**DATASET EXCERPTS:**
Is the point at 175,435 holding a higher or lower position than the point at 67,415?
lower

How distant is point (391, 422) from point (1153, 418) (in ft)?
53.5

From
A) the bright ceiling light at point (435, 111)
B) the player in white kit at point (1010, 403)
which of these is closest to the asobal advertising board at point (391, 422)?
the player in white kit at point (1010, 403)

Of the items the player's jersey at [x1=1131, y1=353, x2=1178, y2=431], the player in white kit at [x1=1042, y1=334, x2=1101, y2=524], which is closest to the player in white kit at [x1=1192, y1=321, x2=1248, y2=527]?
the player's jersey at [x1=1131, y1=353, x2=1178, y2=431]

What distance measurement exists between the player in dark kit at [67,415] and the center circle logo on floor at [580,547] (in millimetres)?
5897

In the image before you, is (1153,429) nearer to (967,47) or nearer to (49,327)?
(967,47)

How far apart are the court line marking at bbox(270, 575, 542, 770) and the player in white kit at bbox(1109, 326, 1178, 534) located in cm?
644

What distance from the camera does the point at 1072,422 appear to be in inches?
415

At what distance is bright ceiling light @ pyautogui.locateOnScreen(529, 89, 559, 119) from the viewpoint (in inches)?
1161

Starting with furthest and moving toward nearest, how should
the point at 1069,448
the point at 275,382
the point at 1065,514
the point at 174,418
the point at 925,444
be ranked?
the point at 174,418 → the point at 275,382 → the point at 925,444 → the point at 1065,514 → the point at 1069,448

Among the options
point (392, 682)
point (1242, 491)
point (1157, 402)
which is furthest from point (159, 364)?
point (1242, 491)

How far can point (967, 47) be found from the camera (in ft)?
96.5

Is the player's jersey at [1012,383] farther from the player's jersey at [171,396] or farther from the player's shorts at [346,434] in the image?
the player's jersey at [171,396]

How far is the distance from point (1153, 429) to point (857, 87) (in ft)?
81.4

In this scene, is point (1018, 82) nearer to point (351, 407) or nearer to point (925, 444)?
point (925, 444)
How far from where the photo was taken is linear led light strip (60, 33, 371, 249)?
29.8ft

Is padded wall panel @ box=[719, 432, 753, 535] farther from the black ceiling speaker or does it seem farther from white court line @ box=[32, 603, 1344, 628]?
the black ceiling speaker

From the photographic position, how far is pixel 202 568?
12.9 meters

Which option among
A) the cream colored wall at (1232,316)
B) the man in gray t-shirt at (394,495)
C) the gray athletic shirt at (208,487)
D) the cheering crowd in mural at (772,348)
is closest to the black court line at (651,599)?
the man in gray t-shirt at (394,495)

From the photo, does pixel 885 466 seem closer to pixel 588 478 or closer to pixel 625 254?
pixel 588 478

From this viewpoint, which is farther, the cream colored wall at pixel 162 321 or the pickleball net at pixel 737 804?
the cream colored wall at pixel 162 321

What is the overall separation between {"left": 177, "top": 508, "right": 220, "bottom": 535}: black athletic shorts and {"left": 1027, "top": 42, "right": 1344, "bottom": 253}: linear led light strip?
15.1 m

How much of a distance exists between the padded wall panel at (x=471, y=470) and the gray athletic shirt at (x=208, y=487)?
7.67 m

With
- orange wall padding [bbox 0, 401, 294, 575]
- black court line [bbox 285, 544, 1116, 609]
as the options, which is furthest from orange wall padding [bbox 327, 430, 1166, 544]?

**THE REQUEST:**
Could you render every line of the records above as a JSON list of strings, one string per line, with blank lines left out?

**EXERCISE OUTPUT:**
[
  "Is the point at 175,435 holding a higher or lower position than the point at 67,415?",
  "lower",
  "How distant is point (391, 422) from point (1153, 418) (in ft)?",
  "53.5",
  "From",
  "A) the bright ceiling light at point (435, 111)",
  "B) the player in white kit at point (1010, 403)",
  "which of these is closest to the asobal advertising board at point (391, 422)?",
  "the player in white kit at point (1010, 403)",
  "Of the items the player's jersey at [x1=1131, y1=353, x2=1178, y2=431], the player in white kit at [x1=1042, y1=334, x2=1101, y2=524], which is closest to the player in white kit at [x1=1192, y1=321, x2=1248, y2=527]?",
  "the player's jersey at [x1=1131, y1=353, x2=1178, y2=431]",
  "What distance measurement exists between the player in dark kit at [67,415] and the center circle logo on floor at [580,547] (in millimetres)?",
  "5897",
  "In the image before you, is (1153,429) nearer to (967,47) or nearer to (49,327)?",
  "(967,47)",
  "How far apart are the court line marking at bbox(270, 575, 542, 770) and the player in white kit at bbox(1109, 326, 1178, 534) located in cm?",
  "644",
  "What distance from the camera does the point at 1072,422 appear to be in inches?",
  "415",
  "At what distance is bright ceiling light @ pyautogui.locateOnScreen(529, 89, 559, 119) from the viewpoint (in inches)?",
  "1161",
  "Starting with furthest and moving toward nearest, how should",
  "the point at 1069,448",
  "the point at 275,382",
  "the point at 1065,514",
  "the point at 174,418",
  "the point at 925,444",
  "be ranked?",
  "the point at 174,418 → the point at 275,382 → the point at 925,444 → the point at 1065,514 → the point at 1069,448",
  "Among the options",
  "point (392, 682)",
  "point (1242, 491)",
  "point (1157, 402)",
  "which is furthest from point (159, 364)?",
  "point (1242, 491)",
  "How far can point (967, 47) be found from the camera (in ft)?",
  "96.5",
  "Is the player's jersey at [1012,383] farther from the player's jersey at [171,396] or farther from the player's shorts at [346,434] in the image?",
  "the player's jersey at [171,396]",
  "How far is the distance from point (1153, 429) to point (857, 87) (in ft)?",
  "81.4",
  "In this scene, is point (1018, 82) nearer to point (351, 407) or nearer to point (925, 444)?",
  "point (925, 444)",
  "How far from where the photo was taken is linear led light strip (60, 33, 371, 249)?",
  "29.8ft",
  "Is padded wall panel @ box=[719, 432, 753, 535] farther from the black ceiling speaker or does it seem farther from white court line @ box=[32, 603, 1344, 628]?",
  "the black ceiling speaker",
  "From the photographic position, how far is pixel 202 568?",
  "12.9 meters",
  "Which option among",
  "A) the cream colored wall at (1232,316)",
  "B) the man in gray t-shirt at (394,495)",
  "C) the gray athletic shirt at (208,487)",
  "D) the cheering crowd in mural at (772,348)",
  "is closest to the black court line at (651,599)?",
  "the man in gray t-shirt at (394,495)",
  "From the photo, does pixel 885 466 seem closer to pixel 588 478 or closer to pixel 625 254?",
  "pixel 588 478",
  "From this viewpoint, which is farther, the cream colored wall at pixel 162 321 or the pickleball net at pixel 737 804?",
  "the cream colored wall at pixel 162 321",
  "What is the overall separation between {\"left\": 177, \"top\": 508, \"right\": 220, \"bottom\": 535}: black athletic shorts and {\"left\": 1027, \"top\": 42, \"right\": 1344, \"bottom\": 253}: linear led light strip?",
  "15.1 m",
  "How much of a distance exists between the padded wall panel at (x=471, y=470) and the gray athletic shirt at (x=208, y=487)?",
  "7.67 m",
  "With",
  "- orange wall padding [bbox 0, 401, 294, 575]",
  "- black court line [bbox 285, 544, 1116, 609]",
  "as the options, which is furthest from orange wall padding [bbox 327, 430, 1166, 544]?"
]